The team’s collective experience benefits the companies with which they work. “Many of us have been through the entire product development cycle,” Dr. Drapeau explained. “We’ve conceived, developed, launched and monitored products, gaining insights into what leads to success and understanding where challenges can occur.”
Staying Current
The orthobiologics market is dynamic, Dr. Drapeau noted. “It’s an area of great promise, and we’re excited about the potential it holds,” she said. “However, it will be essential to navigate the challenges and stay informed about emerging trends and regulatory requirements.”
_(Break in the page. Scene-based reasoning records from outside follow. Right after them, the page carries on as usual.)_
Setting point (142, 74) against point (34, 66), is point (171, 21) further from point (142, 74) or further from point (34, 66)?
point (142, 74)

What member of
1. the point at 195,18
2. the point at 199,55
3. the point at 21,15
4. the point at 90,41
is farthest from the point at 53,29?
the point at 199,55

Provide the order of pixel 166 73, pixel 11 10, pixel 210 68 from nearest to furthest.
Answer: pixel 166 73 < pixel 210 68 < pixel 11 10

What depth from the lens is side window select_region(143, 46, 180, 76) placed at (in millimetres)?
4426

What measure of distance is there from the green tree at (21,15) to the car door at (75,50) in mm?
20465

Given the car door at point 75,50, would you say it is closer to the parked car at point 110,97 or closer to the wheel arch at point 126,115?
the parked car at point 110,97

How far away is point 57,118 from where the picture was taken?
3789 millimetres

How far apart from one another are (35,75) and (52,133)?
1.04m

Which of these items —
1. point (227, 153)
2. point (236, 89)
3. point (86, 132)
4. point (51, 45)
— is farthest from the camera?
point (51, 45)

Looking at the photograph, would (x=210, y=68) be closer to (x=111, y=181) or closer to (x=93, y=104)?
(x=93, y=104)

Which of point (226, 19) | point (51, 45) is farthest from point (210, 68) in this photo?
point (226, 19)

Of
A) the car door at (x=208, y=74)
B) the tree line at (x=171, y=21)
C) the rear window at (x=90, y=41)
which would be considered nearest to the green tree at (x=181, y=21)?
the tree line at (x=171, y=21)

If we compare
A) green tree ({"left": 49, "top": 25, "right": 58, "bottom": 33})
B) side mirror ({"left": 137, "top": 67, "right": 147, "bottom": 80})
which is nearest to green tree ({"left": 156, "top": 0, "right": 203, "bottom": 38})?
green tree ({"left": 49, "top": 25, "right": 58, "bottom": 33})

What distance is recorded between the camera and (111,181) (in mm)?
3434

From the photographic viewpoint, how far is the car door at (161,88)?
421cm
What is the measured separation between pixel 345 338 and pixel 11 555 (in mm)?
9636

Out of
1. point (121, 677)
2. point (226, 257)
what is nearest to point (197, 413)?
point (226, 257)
To this point, Llewellyn recommends working with a team of experts who understand the orthobiologics market when launching innovative products. The many elements involved in bringing Lipogems to market are interconnected, and BCVG’s expertise along the way has been invaluable, according to Llewellyn.
“The team provided a single source of knowledge, which facilitated a cohesive approach,” he said. “This comprehensive perspective made the product development process much more manageable than it might otherwise have been.”